Başarısız olmasına rağmen, cumhuriyetin kuruluşundan sonra bu düşünceler belli çevrelerde savunulmaya devam etti. Karşı devrimciliğin giderek yükselmesiyle de tekrar gündeme oturdu. Buna göre üst kimlik Müslümanlık olmalı, bu yolla diğer İslam ülkeleriyle birliktelik sağlanarak onlara öncülük edilmeliydi.
Erbakan’ın başbakanlığı döneminde kurulan D-8 bu yönde bir çabanın ürünüydü. Amaç İslam ülkelerinin ekonomik işbirliğini güçlendirmekti. Ancak adından da anlaşılacağı gibi sadece sekiz ülke bu oluşuma katılmış, ABD’ye yakın olan Suudi Arabistan gibi ülkeler bu işbirliğine itibar etmemişlerdi. Birinci Dünya Savaşı yıllarında İngilizlerle yapılan işbirliği 80 yıl sonra bu defa ABD ile sürdürülüyor, İslam birliği göz ardı edilmeye devam ediyordu.

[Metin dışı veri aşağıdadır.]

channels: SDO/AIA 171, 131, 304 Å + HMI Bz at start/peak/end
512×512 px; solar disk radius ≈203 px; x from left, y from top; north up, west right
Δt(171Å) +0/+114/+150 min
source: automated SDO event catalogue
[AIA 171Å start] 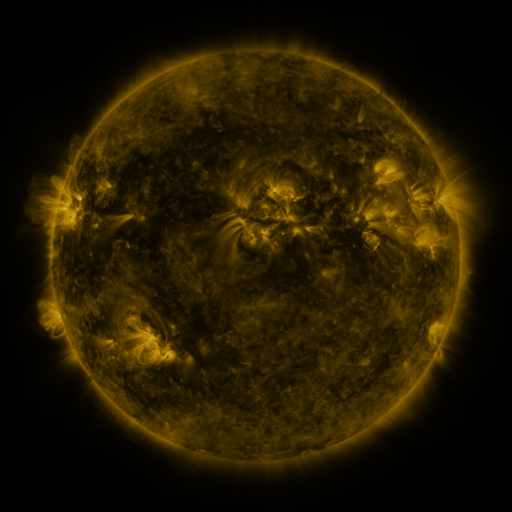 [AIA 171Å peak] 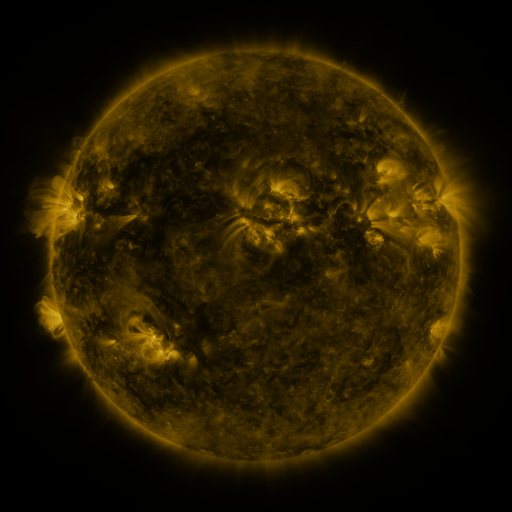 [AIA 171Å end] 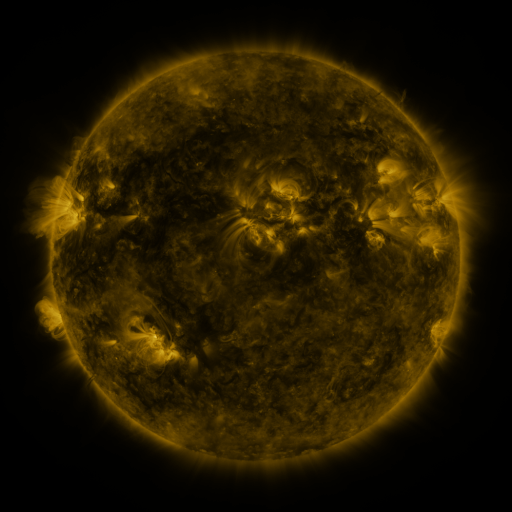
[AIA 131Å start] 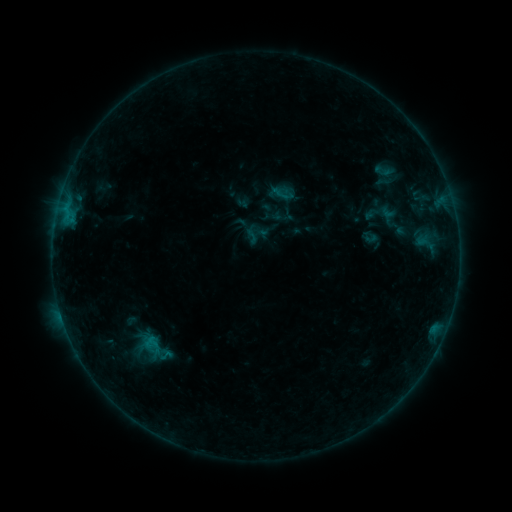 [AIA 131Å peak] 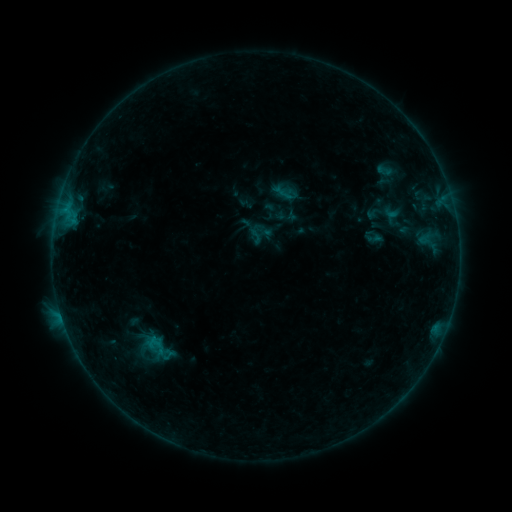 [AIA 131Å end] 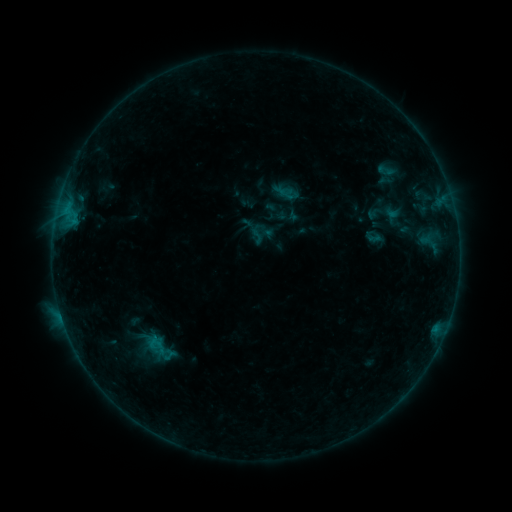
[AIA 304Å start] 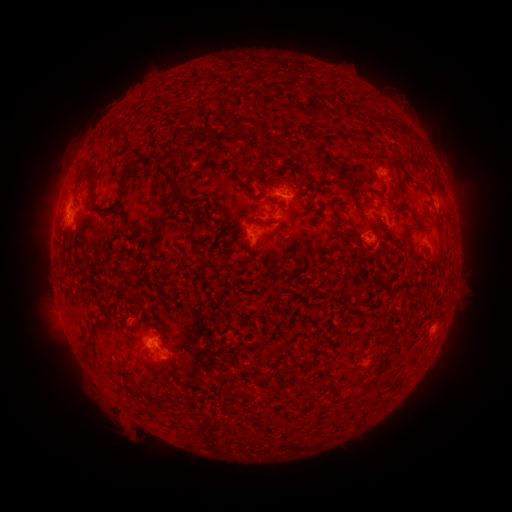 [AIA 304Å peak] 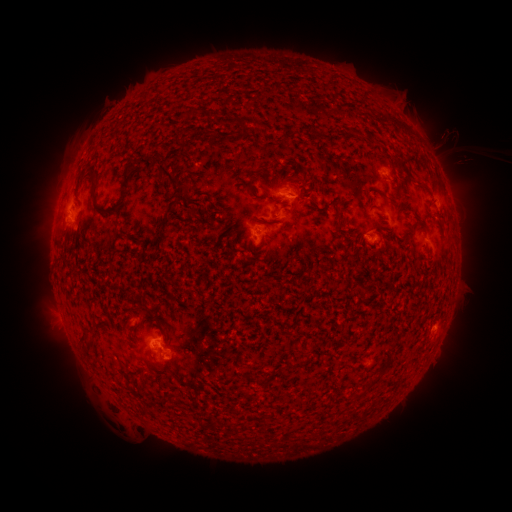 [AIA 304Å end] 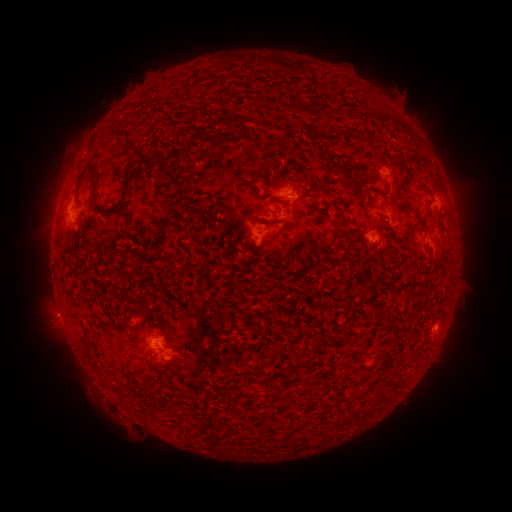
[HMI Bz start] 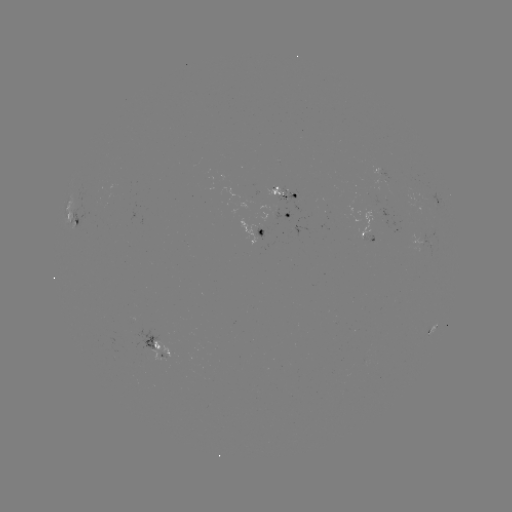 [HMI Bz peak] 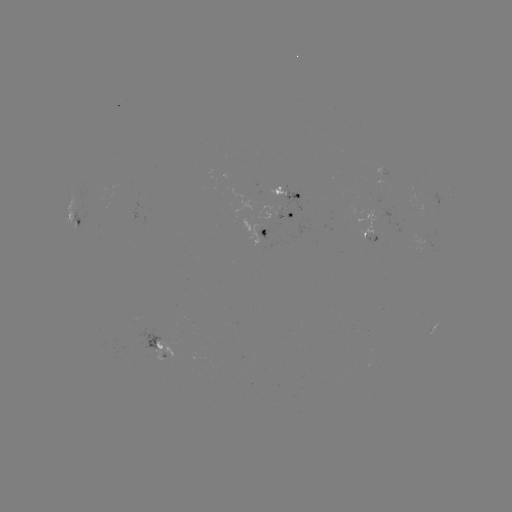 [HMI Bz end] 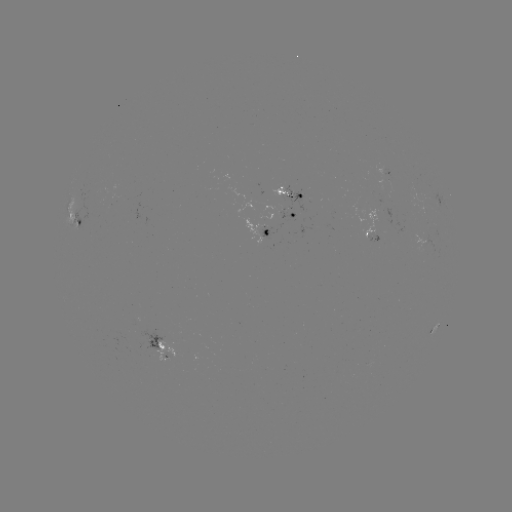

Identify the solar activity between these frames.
emerging-flux region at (380, 219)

Erbakan’dan beş yıl sonra iktidara gelen öğrencileri, ilk yıllarındaki Batı yanlısı politikalarını bir süre sonra terk ederek hocaları gibi İslam birliğine yönelme yolunu seçtiler. Ahmet Davutoğlu önce yazdığı kitaplarla ardından bakan olarak üstlendiği sorumlulukla bu yönde adımlar atmaya başlayarak Türkiye’yi İslam ülkelerinin öncüsü ve hamisi durumuna getirmeye çalıştı.
Ancak sonuç, tıpkı yüzyıl önce olduğu gibi fiyaskoydu. İslam ülkelerinin Türkiye’den böyle bir beklentileri olmadığı gibi, bu amaçla ülkeye alınan sığınmacılar da özellikle sosyolojik açıdan sorunlar yaratmaya başladı. Müslüman Suriyelilerin ülkeye alınmasıyla iki topluluk arasında kardeşliğin büyüyeceğini düşünenler, gerek işsizlik gerekse kültürel sebeplerle birbirlerini öldürmeye varan kavgalarla yüzleşir oldular. Beklenen gerçekleşmemiş, aksine öfke daha da büyümüştü.

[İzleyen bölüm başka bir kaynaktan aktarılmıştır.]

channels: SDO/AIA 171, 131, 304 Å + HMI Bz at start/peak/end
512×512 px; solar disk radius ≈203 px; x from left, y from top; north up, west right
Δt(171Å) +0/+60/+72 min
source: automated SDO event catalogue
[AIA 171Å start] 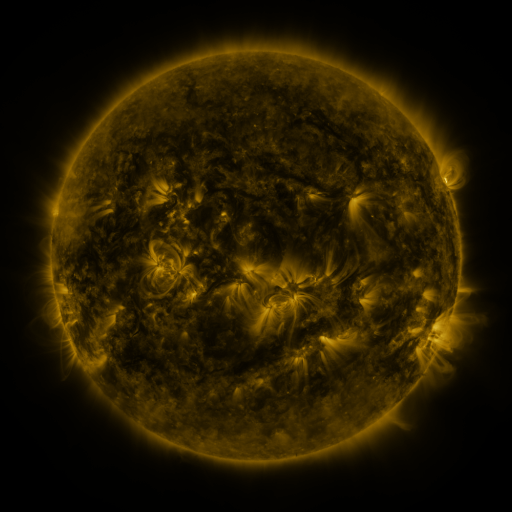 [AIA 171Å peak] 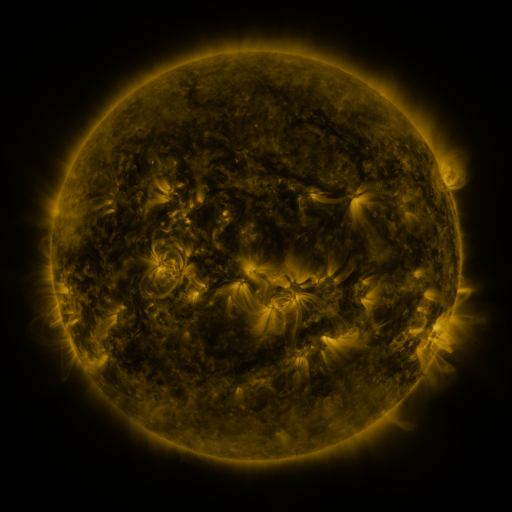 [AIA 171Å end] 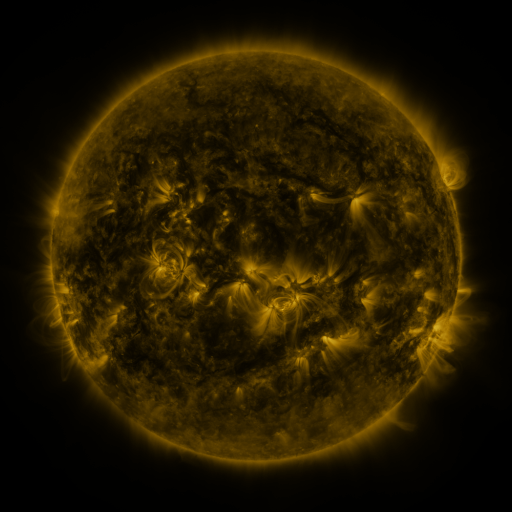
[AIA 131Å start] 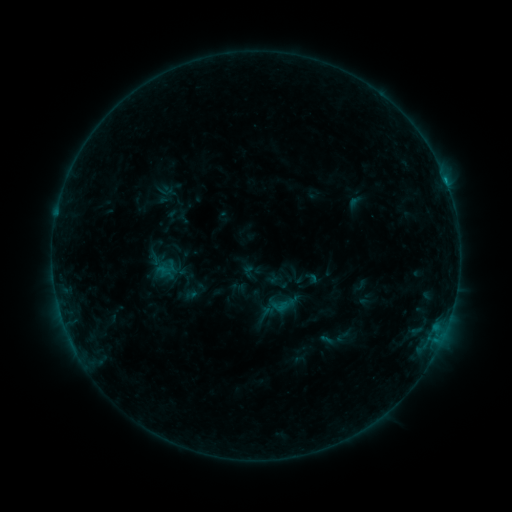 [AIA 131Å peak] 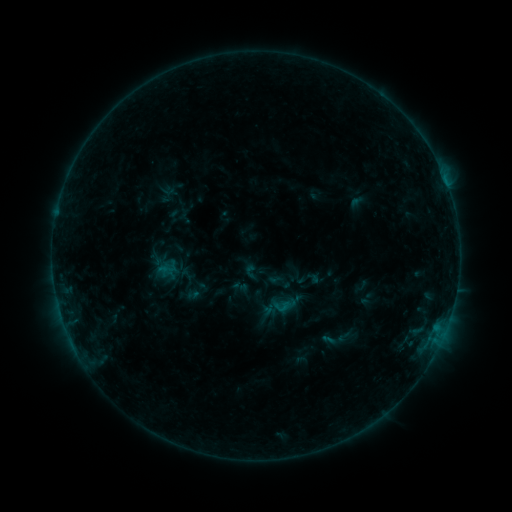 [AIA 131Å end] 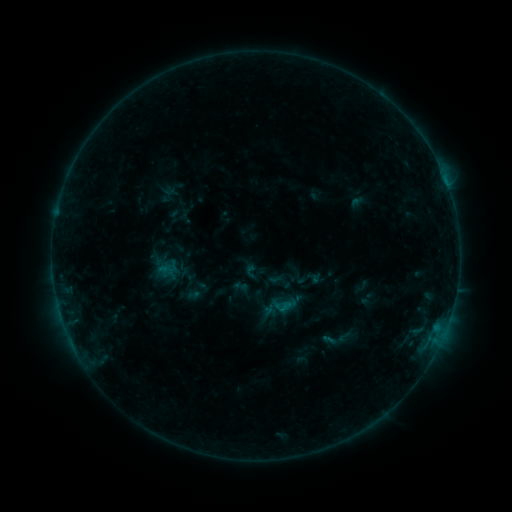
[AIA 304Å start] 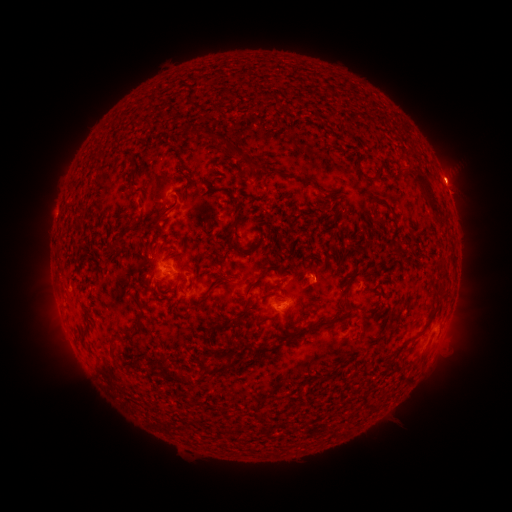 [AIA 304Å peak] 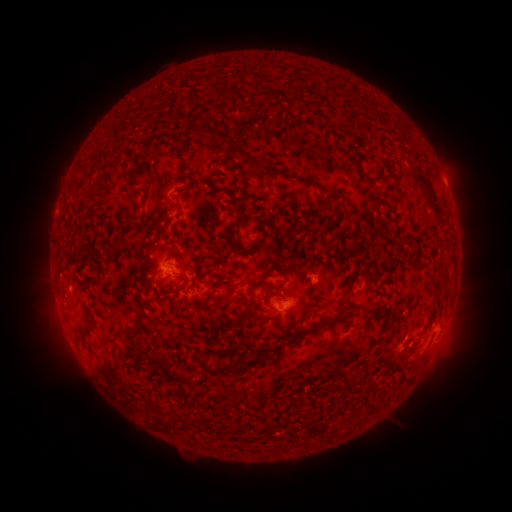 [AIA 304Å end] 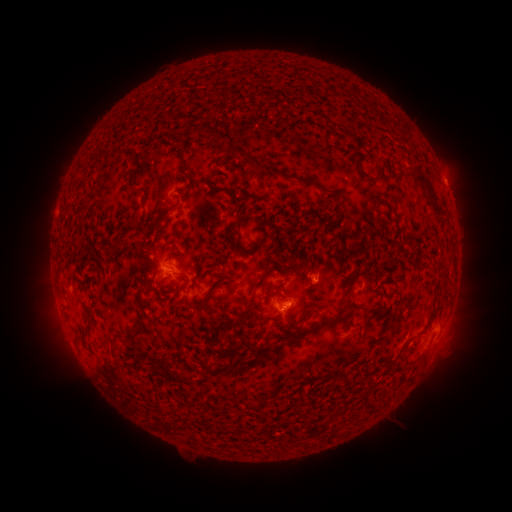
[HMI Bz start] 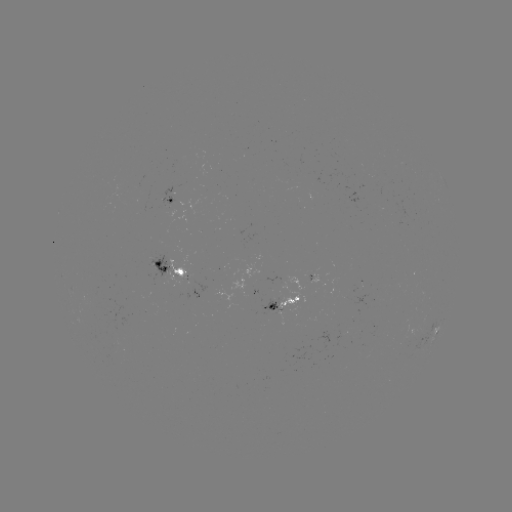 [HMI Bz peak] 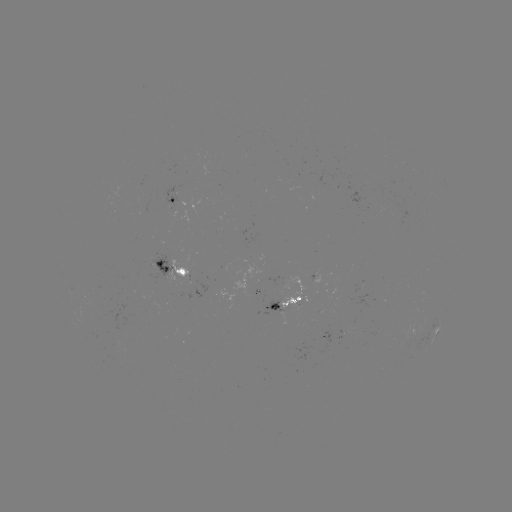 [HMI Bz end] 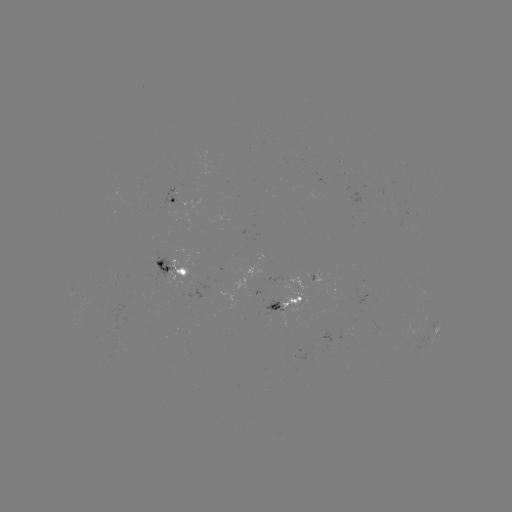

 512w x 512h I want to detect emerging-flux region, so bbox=[262, 300, 286, 321].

Tayyip Erdoğan’ın hafta içinde yaptığı açıklama, bu konuda iktidarın birçok meselede olduğu gibi yine ders almadığını kanıtladı. Müslümanlığın üst kimlik olduğunu söyleyen cumhurbaşkanı, bu tanımlamanın içte ve dışta yarattığı sorunları umursamadığını gösterdi.

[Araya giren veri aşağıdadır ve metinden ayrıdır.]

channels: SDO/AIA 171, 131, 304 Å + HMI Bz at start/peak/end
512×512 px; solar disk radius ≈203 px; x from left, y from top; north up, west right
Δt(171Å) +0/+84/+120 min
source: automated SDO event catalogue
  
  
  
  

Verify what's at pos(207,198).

Her şeyden önce, bazıları yukarıda da verilen sayısız örnek bir yana bırakılsa bile, son iki yılda Gazze’de yaşananlar karşısında İslam ülkelerinin etkisiz kalmaları, İslam birliğinin imkânsızlığının en net göstergesidir. Bu kadar açık bir katliam karşısında bile ortak bir ses çıkaramayan bu ülkelerin, kalıcı ve etkisi büyük bir işbirliğine gitmeleri mümkün değildir.
Türkiye özelinde ise siyasal İslamcı iktidarın izlediği politikaların özellikle gençler arasındaki belli bir kesimin dinden uzaklaşmasına yol açtığı diyanetin bile zaman zaman üzerinde durduğu bir gerçektir. İslam’ın siyasallaştırılmasının inanca verdiği zarar bu kadar açıkken Müslümanlığı üst kimlik olarak görmeye devam etmek, toplumu dinden adım adım uzaklaştırmaktan başka bir işe yaramayacaktır.